На другой день в Москву пришла телеграмма с острова. Иван и Серафима просили сообщить, жив ли я? В тот ураган на озере затонуло семь «казанок» и девять человек погибло. Перечитав два раза телеграмму, я подумал, что не прав Алексей Максимович Пешков. Буря, может явление и впечатляющее, но наблюдать ее приятнее из окна теплого и крепкого дома.

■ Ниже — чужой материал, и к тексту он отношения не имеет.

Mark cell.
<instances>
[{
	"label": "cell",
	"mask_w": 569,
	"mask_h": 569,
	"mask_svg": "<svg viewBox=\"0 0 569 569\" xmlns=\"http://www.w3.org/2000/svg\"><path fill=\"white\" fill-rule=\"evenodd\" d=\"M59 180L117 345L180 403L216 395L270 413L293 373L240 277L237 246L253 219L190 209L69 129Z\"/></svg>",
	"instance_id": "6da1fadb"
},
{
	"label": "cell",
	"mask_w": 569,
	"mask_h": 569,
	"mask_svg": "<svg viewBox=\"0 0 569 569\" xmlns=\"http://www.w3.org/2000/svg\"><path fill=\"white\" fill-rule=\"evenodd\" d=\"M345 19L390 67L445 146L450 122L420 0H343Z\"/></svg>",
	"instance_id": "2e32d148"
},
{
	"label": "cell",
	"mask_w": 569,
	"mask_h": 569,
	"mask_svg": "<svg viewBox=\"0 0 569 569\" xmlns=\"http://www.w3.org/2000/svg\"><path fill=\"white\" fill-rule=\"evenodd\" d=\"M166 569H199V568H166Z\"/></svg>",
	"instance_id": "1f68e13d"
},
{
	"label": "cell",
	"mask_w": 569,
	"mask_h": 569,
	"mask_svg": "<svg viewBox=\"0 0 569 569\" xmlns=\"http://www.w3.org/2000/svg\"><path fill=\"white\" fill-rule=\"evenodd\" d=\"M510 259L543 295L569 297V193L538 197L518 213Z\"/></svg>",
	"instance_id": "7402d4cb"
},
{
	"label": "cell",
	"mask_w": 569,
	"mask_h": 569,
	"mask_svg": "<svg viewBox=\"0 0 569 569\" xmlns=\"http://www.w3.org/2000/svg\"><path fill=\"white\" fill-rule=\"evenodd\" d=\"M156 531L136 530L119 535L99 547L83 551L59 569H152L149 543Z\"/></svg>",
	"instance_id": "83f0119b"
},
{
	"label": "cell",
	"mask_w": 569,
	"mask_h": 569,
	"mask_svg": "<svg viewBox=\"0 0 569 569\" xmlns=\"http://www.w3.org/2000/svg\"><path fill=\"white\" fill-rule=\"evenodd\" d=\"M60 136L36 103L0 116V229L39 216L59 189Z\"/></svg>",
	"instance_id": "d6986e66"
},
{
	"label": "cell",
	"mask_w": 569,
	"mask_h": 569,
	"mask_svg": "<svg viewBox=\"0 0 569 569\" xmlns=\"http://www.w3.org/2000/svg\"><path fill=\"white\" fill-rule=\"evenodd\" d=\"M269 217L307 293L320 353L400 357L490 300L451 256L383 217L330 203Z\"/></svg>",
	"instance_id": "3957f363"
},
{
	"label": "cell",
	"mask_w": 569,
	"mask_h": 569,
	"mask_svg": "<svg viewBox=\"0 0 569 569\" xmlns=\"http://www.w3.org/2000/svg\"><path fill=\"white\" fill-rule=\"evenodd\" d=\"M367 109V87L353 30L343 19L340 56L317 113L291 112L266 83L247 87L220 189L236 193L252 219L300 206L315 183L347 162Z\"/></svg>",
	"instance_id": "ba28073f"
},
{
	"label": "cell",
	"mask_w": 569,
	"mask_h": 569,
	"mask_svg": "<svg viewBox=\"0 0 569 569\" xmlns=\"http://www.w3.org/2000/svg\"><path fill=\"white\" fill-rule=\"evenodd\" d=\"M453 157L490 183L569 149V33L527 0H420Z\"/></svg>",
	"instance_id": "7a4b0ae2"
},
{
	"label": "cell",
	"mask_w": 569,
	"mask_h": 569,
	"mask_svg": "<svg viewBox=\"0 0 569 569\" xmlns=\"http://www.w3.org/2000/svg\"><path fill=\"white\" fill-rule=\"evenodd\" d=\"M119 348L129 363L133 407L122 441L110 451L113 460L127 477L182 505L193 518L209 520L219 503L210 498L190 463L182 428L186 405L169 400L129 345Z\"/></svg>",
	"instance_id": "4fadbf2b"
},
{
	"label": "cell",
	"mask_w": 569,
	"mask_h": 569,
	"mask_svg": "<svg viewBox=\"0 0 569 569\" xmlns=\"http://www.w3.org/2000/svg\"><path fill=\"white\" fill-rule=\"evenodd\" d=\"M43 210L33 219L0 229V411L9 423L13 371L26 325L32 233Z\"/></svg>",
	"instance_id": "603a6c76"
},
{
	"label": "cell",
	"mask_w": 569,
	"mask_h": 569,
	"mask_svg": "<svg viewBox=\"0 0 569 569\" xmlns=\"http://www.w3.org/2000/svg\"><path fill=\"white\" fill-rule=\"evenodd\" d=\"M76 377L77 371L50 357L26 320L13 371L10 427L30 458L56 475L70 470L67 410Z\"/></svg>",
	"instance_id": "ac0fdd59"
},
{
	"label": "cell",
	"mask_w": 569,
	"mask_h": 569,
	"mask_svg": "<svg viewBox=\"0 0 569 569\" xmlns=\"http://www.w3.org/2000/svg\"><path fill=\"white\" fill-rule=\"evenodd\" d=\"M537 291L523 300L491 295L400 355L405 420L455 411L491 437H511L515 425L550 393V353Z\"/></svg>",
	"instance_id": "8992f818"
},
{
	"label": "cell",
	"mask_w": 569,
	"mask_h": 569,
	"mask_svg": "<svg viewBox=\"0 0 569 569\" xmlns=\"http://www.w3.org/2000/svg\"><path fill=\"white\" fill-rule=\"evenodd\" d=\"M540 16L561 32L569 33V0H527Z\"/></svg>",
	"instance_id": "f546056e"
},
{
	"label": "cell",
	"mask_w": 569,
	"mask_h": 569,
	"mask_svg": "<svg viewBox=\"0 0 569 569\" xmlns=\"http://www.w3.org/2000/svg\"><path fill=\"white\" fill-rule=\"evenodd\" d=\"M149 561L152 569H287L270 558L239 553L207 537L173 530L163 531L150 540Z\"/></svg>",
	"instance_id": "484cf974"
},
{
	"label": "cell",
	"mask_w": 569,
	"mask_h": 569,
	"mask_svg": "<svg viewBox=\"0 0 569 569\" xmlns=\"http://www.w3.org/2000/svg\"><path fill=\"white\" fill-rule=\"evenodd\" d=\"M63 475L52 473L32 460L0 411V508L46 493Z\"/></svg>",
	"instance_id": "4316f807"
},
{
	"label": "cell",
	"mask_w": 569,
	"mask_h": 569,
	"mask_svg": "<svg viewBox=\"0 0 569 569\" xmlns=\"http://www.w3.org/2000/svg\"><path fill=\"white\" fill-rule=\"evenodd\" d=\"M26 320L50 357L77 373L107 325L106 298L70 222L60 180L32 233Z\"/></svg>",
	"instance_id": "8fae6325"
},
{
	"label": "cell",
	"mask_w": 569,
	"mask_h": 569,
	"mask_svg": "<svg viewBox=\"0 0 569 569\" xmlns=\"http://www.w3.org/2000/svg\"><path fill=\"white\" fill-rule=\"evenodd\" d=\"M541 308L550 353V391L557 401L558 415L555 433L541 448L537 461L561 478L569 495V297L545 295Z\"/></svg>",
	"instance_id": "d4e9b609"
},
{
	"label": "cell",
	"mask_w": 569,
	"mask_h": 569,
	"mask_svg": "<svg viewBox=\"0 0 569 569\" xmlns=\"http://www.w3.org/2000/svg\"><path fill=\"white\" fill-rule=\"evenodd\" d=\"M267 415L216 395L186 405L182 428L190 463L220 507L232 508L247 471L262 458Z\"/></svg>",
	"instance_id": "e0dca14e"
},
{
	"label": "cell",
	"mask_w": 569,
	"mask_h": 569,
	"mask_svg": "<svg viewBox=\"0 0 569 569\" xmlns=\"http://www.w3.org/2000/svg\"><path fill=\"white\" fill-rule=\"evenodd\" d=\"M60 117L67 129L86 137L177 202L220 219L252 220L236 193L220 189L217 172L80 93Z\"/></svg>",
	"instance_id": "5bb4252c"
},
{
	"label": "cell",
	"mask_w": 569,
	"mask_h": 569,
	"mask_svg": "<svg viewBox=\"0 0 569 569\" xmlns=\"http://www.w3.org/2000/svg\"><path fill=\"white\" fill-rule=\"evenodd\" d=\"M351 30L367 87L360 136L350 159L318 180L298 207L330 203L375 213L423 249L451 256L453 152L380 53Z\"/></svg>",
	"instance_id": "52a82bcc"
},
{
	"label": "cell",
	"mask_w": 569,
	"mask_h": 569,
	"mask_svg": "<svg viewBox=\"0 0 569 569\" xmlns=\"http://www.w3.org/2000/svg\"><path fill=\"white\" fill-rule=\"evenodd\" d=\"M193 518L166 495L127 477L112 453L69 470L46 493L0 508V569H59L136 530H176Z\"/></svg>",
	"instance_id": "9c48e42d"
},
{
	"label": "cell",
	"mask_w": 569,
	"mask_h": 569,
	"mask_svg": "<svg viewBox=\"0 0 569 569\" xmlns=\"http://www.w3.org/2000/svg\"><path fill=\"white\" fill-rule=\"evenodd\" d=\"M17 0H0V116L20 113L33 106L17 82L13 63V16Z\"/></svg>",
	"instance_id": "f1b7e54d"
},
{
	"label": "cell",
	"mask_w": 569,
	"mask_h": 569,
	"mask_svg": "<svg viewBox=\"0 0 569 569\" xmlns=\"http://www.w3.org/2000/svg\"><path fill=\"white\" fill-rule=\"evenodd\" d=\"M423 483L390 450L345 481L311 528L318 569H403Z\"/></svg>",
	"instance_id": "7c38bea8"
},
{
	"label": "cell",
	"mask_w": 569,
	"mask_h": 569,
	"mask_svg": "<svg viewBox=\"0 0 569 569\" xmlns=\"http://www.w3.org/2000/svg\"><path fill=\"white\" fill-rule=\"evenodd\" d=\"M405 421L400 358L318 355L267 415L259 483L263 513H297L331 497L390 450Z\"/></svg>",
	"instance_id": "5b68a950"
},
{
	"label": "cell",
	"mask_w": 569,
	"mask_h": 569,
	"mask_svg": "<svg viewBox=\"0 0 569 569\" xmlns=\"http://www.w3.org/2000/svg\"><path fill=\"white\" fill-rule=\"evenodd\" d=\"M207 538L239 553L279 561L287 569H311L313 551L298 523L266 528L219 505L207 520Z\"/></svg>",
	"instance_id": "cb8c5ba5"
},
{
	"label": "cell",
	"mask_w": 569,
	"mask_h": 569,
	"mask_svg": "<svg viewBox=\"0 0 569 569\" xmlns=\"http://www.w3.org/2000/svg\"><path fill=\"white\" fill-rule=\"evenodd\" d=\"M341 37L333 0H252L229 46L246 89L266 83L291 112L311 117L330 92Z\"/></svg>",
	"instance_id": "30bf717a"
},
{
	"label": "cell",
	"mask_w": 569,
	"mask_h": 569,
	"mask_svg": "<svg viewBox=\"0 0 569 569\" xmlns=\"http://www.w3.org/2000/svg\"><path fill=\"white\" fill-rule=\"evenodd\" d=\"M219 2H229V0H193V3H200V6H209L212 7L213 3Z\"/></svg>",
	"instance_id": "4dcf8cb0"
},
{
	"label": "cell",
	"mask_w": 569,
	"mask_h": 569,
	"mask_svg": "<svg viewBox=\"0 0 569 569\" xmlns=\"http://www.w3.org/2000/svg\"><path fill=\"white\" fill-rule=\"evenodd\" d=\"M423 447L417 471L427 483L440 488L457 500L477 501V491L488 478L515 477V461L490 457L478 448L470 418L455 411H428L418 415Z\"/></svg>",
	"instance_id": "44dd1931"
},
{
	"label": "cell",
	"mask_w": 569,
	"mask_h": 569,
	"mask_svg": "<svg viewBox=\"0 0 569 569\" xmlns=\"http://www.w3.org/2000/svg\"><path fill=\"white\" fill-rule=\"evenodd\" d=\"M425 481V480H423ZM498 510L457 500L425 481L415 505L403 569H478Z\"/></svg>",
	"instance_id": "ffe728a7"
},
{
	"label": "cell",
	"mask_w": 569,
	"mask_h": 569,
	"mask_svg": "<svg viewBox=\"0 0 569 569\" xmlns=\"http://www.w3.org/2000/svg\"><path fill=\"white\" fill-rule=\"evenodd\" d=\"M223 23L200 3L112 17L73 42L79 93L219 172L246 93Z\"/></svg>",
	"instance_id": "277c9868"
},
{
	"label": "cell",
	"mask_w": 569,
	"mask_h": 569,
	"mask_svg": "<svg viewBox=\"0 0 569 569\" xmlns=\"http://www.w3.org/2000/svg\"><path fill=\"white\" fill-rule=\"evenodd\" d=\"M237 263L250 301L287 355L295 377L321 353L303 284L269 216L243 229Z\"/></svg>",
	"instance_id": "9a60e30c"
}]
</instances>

Вспоминая водоемы, на которых в прошедшие годы пришлось рыбачить, невольно воспринимаешь свой возраст, как мешок за плечами. Если в нем порыться, можно извлечь немало любопытного. Мне пятьдесят восемь. Из них я, наверное, пятьдесят два с удочкой. Первого пескаря поймал в речке Сходня шестилетним господином. Но это событие в памяти размыло. До сих пор помню другой эпизод из тех доисторических времен. Над сходненским оврагом нависла тучка. Основная часть неба чистая и голубая, но тучка приближается. Молодой мужик, а может быть, подросток, на меня тогда и пятнадцатилетний производил впечатление взрослого, пришел на берег и распутал свою удочку. Вскоре пошел дождь. Но туча солнца не спрятала, и струи дождя сверкали в солнечных лучах. Парень забросил снасть в быстрое течение и сразу поймал пескаря, за пескарем, подуста, потом голавля. Что ни заброс, то поклевка. Я стоял, разинув рот в прямом смысле, и следил за каждым его движением. Года через три и сам наловчился.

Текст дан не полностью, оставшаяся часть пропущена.